The Trump administration has urged Pakistanis to ask tough questions to China on the China Pakistan Economic Corridor, as a top American diplomat launched a blistering attack on the multi-billion dollar project which the official claimed is going to take a toll on Islamabad's economy.
The China Pakistan Economic Corridor (CPEC) is a planned network of roads, railways and energy projects linking China's resource-rich Xinjiang Uyghur Autonomous Region with Pakistan's strategic Gwadar Port on the Arabian Sea.
The CPEC was launched in 2015 when President Xi Jinping visited Pakistan and it now envisages investment of over USD 50 billion in different projects of development in Pakistan.

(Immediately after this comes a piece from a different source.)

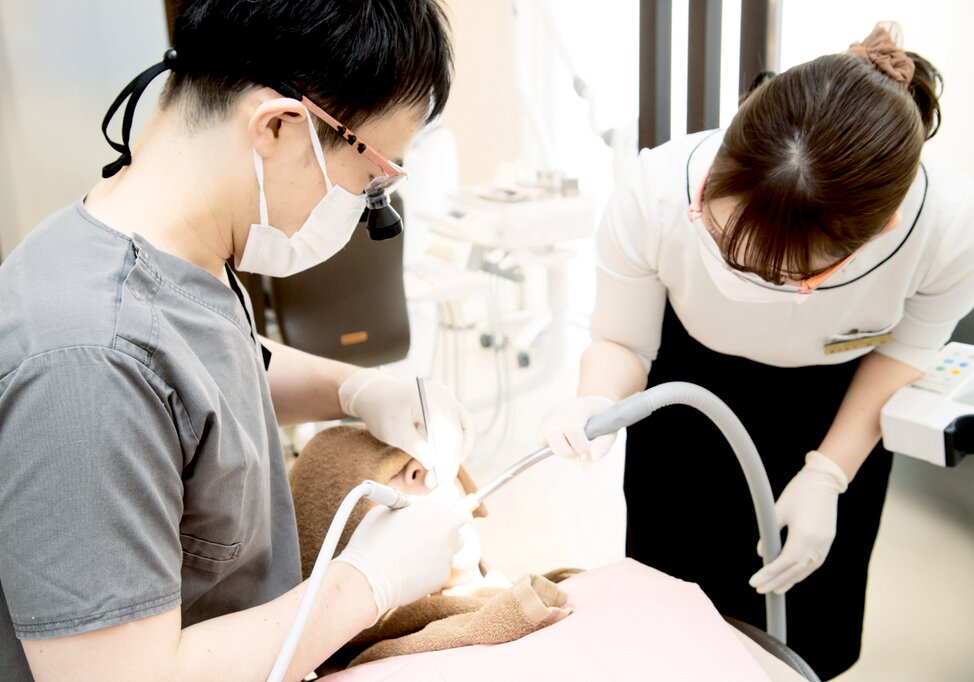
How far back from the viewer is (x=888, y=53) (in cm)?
102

"We hope Pakistanis will ask Beijing tough questions on debt, accountability, fairness and transparency... Ask the Chinese government why it is pursuing a development model in Pakistan, that significantly deviates from what brought China its own economic success," Principal Deputy Assistant Secretary of State for South and Central Asia Alice Wells said on Thursday in a major policy address.

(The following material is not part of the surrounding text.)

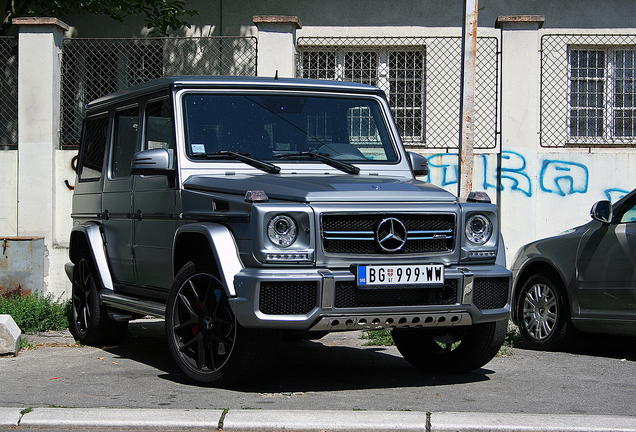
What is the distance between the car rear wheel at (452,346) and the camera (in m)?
5.66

"Why doesn't the Pakistani public know the price for CPEC's most expensive project, or how it's being determined on debt?"

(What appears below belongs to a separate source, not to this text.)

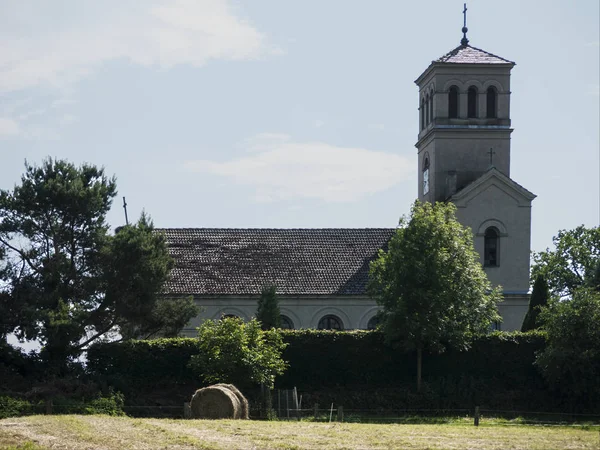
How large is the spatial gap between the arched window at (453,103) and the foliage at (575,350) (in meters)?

Wells said, "Inflated pricing of power and development projects is not good for the Pakistani people. The CPEC almost always takes the form of burdensome loans or financing with Chinese state-owned enterprises and the Chinese government profiting. This is hardly the 'peace and win-win cooperation' OBOR is supposed to facilitate."
What are the long-term effects in Pakistan of Chinese financing practices, and what are the burdens that have fallen on the new government to manage with now with an estimated USD 15 billion in debt to the Chinese government, and another USD 6.7 billion in Chinese commercial debt?